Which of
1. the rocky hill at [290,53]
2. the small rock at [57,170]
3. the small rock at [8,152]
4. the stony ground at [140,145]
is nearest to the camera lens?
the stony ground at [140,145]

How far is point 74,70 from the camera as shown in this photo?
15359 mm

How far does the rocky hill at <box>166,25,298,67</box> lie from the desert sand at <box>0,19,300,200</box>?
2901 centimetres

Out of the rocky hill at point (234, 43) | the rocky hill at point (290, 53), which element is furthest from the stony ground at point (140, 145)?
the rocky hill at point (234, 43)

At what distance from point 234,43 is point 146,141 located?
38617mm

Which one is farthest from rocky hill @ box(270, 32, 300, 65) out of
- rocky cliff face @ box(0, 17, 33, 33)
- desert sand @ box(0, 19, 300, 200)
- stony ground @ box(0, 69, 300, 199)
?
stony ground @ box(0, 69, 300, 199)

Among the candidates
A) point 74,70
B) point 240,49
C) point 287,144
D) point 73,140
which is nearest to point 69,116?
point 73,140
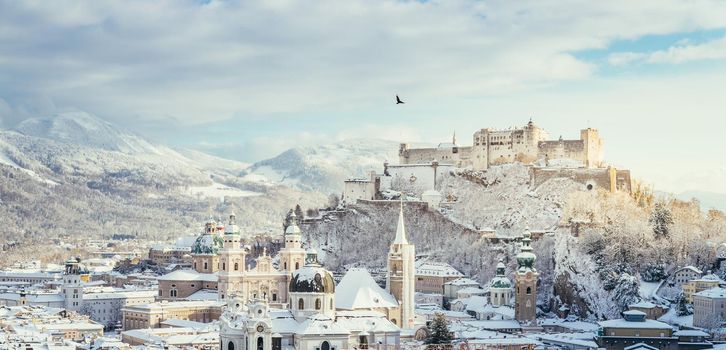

•••

Ricopia senza alcuna modifica tutte le righe dei dati riportati sopra, omettendo le immagini.

Which of
1. the rocky hill at [290,53]
2. the small rock at [57,170]
3. the small rock at [8,152]
4. the stony ground at [140,145]
is nearest to the camera lens?
the stony ground at [140,145]

How far is point 74,70 from the camera as shown in this photo?
15359 mm

How far does the rocky hill at <box>166,25,298,67</box> lie from the desert sand at <box>0,19,300,200</box>?
2901 centimetres

Out of the rocky hill at point (234, 43) | the rocky hill at point (290, 53), which element is furthest from the stony ground at point (140, 145)?
the rocky hill at point (234, 43)

At what distance from point 234,43 is point 146,141 located?
38617mm

Which one is farthest from rocky hill @ box(270, 32, 300, 65) out of
- rocky cliff face @ box(0, 17, 33, 33)
- desert sand @ box(0, 19, 300, 200)
- stony ground @ box(0, 69, 300, 199)
?
stony ground @ box(0, 69, 300, 199)

Among the candidates
A) point 74,70
B) point 240,49
C) point 287,144
D) point 73,140
which is nearest to point 69,116?
point 73,140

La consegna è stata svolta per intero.